Reproduce word for word the stretch of the items from the line containing "From farthest to" through the end of the items, and nothing else.

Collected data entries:
━━━━━━━━━━━━━━━━

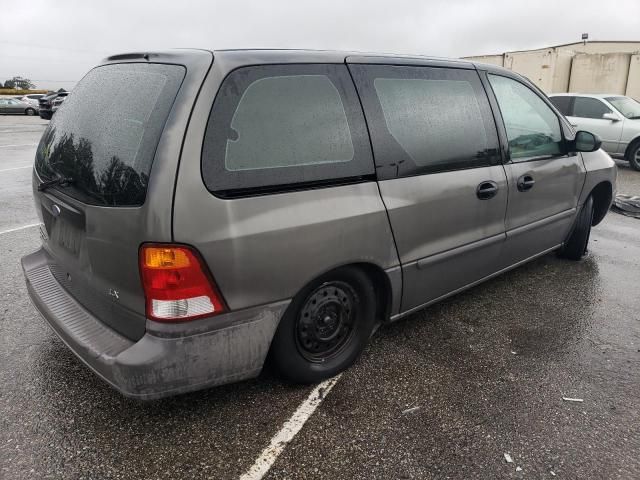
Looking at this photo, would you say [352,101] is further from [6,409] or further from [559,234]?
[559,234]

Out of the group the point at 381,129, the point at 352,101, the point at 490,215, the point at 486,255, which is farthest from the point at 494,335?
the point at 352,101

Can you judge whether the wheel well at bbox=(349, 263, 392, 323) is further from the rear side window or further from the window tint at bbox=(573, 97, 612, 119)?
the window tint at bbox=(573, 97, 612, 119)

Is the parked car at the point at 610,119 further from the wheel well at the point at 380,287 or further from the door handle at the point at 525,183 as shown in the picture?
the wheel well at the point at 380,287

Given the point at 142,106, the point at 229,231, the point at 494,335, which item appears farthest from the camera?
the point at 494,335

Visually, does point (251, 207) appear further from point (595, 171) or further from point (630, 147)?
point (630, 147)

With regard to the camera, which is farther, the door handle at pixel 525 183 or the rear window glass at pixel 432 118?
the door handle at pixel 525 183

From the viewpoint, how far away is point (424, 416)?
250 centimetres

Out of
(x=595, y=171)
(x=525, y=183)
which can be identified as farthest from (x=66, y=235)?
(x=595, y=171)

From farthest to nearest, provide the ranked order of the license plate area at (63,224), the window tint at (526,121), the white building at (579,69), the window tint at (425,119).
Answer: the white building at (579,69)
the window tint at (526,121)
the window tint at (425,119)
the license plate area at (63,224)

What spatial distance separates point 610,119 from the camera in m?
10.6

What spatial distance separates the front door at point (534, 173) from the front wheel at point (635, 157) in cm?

━━━━━━━━━━━━━━━━

FINISHED ANSWER:
From farthest to nearest, provide the ranked order of the license plate area at (63,224), the window tint at (526,121), the white building at (579,69), the window tint at (425,119).
Answer: the white building at (579,69)
the window tint at (526,121)
the window tint at (425,119)
the license plate area at (63,224)

What spatial distance separates point 610,119 from the camera in m?
10.6

What spatial distance separates the front door at point (534, 173) from the front wheel at point (635, 157) in cm?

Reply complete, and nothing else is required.